On 11.05.2022 03:46, Wei Chen wrote:
> NUMA node structure "struct node" is using u64 as node memory
> range. In order to make other architectures can reuse this
> NUMA node relative code, we replace the u64 to paddr_t. And
> use pfn_to_paddr and paddr_to_pfn to replace explicit shift
> operations. The relate PRIx64 in print messages have been
> replaced by PRIpaddr at the same time. And some being-phased-out
> types like u64 in the lines we have touched also have been
> converted to uint64_t or unsigned long.
> 
> Tested-by: Jiamei Xie <jiamei.xie@arm.com>
> Signed-off-by: Wei Chen <wei.chen@arm.com>

Acked-by: Jan Beulich <jbeulich@suse.com>



^ permalink raw reply	[flat|nested] 29+ messages in thread

* Re: [PATCH v3 8/9] xen/x86: add detection of memory interleaves for different nodes
  2022-05-11  1:46 ` [PATCH v3 8/9] xen/x86: add detection of memory interleaves for different nodes Wei Chen
@ 2022-05-18 13:30   ` Jan Beulich
  2022-05-19  3:37     ` Wei Chen
  0 siblings, 1 reply; 29+ messages in thread
From: Jan Beulich @ 2022-05-18 13:30 UTC (permalink / raw)
  To: Wei Chen
  Cc: nd, Andrew Cooper, Roger Pau Monné, Wei Liu, Jiamei Xie, xen-devel

On 11.05.2022 03:46, Wei Chen wrote:
> --- a/xen/arch/x86/srat.c
> +++ b/xen/arch/x86/srat.c
> @@ -42,6 +42,12 @@ static struct node node_memblk_range[NR_NODE_MEMBLKS];
>  static nodeid_t memblk_nodeid[NR_NODE_MEMBLKS];
>  static __initdata DECLARE_BITMAP(memblk_hotplug, NR_NODE_MEMBLKS);
>  
> +enum conflicts {
> +	NO_CONFLICT = 0,

No need for the "= 0".

> +	ERR_OVERLAP,

While this at least can be an error (the self-overlap case is merely
warned about), ...

> +	ERR_INTERLEAVE,

... I don't think this is, and hence I'd recommend to drop "ERR_".

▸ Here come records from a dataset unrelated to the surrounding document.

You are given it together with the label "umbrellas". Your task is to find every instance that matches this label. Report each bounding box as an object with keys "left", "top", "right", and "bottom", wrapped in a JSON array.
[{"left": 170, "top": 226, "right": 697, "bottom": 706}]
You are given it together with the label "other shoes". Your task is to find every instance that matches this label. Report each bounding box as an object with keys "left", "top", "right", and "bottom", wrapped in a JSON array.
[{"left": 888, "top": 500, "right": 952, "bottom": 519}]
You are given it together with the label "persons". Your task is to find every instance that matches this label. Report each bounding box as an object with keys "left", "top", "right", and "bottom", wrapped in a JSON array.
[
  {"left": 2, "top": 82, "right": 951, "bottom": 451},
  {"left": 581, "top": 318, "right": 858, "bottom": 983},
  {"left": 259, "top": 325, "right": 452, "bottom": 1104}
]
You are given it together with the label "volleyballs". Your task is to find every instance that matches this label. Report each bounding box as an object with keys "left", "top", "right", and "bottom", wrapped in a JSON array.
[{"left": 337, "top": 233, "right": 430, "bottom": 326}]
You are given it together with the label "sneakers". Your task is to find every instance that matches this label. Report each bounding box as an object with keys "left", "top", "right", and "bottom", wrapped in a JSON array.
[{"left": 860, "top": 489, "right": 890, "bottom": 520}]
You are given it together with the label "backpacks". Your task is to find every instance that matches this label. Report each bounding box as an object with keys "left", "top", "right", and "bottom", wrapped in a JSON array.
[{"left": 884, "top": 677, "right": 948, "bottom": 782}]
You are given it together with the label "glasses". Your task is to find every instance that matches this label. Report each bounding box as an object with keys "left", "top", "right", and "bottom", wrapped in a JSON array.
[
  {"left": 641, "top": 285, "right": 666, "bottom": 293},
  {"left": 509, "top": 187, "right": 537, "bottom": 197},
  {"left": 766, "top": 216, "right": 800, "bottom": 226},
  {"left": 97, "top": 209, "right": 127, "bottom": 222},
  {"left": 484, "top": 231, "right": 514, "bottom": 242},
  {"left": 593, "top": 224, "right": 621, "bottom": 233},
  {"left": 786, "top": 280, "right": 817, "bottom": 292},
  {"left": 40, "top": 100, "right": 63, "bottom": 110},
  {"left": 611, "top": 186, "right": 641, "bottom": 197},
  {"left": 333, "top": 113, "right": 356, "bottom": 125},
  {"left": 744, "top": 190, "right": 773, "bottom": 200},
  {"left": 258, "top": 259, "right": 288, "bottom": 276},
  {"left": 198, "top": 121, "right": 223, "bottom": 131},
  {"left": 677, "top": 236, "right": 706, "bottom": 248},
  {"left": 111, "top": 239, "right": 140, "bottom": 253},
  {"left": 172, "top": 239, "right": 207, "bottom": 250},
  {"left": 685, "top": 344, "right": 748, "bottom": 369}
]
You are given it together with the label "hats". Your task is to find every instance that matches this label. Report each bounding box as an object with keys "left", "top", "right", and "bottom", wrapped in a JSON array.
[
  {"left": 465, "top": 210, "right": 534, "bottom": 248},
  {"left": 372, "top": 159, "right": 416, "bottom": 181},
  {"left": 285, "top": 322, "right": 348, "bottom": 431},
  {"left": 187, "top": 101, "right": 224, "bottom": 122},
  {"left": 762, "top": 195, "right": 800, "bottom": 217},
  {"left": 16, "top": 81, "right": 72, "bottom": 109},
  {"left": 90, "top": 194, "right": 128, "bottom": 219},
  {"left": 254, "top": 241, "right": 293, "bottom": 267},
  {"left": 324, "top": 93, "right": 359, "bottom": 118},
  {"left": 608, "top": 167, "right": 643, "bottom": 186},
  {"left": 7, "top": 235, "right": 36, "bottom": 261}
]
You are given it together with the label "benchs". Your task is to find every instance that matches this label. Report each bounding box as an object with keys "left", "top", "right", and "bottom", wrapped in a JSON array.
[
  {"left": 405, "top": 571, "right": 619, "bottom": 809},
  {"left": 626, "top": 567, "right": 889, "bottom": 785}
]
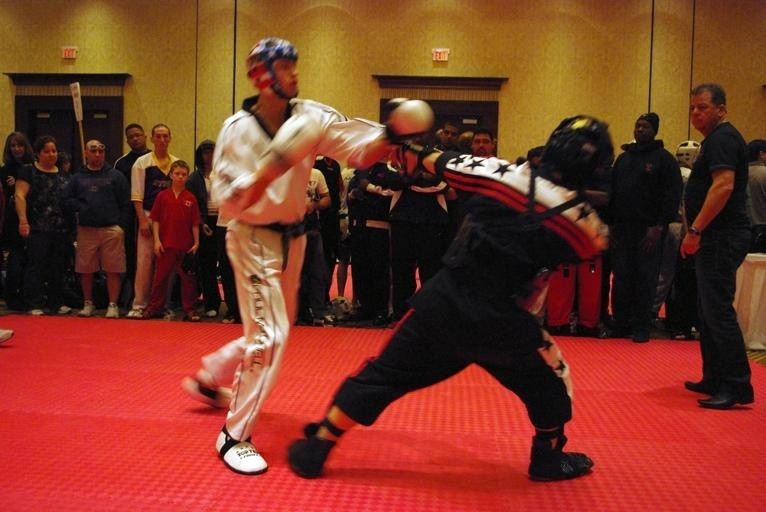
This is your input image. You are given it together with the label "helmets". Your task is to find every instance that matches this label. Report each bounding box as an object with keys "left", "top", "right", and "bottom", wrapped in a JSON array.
[
  {"left": 538, "top": 115, "right": 615, "bottom": 193},
  {"left": 247, "top": 37, "right": 296, "bottom": 71},
  {"left": 677, "top": 140, "right": 701, "bottom": 169}
]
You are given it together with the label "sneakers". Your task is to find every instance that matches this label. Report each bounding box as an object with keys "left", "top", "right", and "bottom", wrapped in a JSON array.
[
  {"left": 127, "top": 305, "right": 147, "bottom": 319},
  {"left": 183, "top": 368, "right": 232, "bottom": 409},
  {"left": 77, "top": 300, "right": 96, "bottom": 317},
  {"left": 206, "top": 309, "right": 217, "bottom": 317},
  {"left": 32, "top": 309, "right": 43, "bottom": 315},
  {"left": 106, "top": 303, "right": 120, "bottom": 319},
  {"left": 187, "top": 312, "right": 201, "bottom": 321},
  {"left": 529, "top": 434, "right": 594, "bottom": 480},
  {"left": 222, "top": 315, "right": 237, "bottom": 324},
  {"left": 287, "top": 424, "right": 335, "bottom": 478},
  {"left": 1, "top": 329, "right": 13, "bottom": 343},
  {"left": 216, "top": 431, "right": 268, "bottom": 475},
  {"left": 58, "top": 306, "right": 70, "bottom": 313}
]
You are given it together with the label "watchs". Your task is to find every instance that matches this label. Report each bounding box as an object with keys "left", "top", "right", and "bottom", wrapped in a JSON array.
[{"left": 687, "top": 227, "right": 702, "bottom": 238}]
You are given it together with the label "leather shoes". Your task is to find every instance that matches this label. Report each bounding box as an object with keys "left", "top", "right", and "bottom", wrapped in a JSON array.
[
  {"left": 322, "top": 315, "right": 336, "bottom": 324},
  {"left": 698, "top": 392, "right": 753, "bottom": 407},
  {"left": 633, "top": 328, "right": 650, "bottom": 343},
  {"left": 686, "top": 380, "right": 718, "bottom": 394}
]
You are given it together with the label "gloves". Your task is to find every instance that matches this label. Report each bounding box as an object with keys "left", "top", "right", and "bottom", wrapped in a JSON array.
[
  {"left": 255, "top": 113, "right": 322, "bottom": 182},
  {"left": 387, "top": 102, "right": 434, "bottom": 142}
]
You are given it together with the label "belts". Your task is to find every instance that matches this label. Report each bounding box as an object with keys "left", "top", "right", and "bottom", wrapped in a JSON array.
[{"left": 261, "top": 222, "right": 306, "bottom": 270}]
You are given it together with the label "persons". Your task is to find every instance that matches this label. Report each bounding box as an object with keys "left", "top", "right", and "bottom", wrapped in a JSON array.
[
  {"left": 680, "top": 82, "right": 754, "bottom": 408},
  {"left": 388, "top": 181, "right": 457, "bottom": 319},
  {"left": 287, "top": 95, "right": 615, "bottom": 484},
  {"left": 604, "top": 113, "right": 684, "bottom": 345},
  {"left": 313, "top": 156, "right": 344, "bottom": 314},
  {"left": 296, "top": 167, "right": 331, "bottom": 325},
  {"left": 142, "top": 161, "right": 201, "bottom": 321},
  {"left": 55, "top": 151, "right": 72, "bottom": 174},
  {"left": 439, "top": 114, "right": 463, "bottom": 152},
  {"left": 181, "top": 39, "right": 435, "bottom": 473},
  {"left": 0, "top": 133, "right": 32, "bottom": 312},
  {"left": 114, "top": 124, "right": 152, "bottom": 180},
  {"left": 14, "top": 137, "right": 72, "bottom": 316},
  {"left": 334, "top": 165, "right": 356, "bottom": 303},
  {"left": 747, "top": 139, "right": 766, "bottom": 252},
  {"left": 669, "top": 142, "right": 703, "bottom": 339},
  {"left": 472, "top": 129, "right": 497, "bottom": 157},
  {"left": 546, "top": 257, "right": 601, "bottom": 337},
  {"left": 62, "top": 140, "right": 132, "bottom": 317},
  {"left": 186, "top": 140, "right": 238, "bottom": 323},
  {"left": 126, "top": 124, "right": 178, "bottom": 319}
]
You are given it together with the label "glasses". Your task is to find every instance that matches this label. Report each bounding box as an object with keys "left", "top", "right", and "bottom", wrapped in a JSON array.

> @@ -119,20 +125,43 @@ int valid_numa_range(paddr_t start, paddr_t end, nodeid_t node)
>  	return 0;
>  }
>  
> -static __init int conflicting_memblks(paddr_t start, paddr_t end)
> +static enum conflicts __init
> +conflicting_memblks(nodeid_t nid, paddr_t start, paddr_t end,
> +		    paddr_t nd_start, paddr_t nd_end, int *mblkid)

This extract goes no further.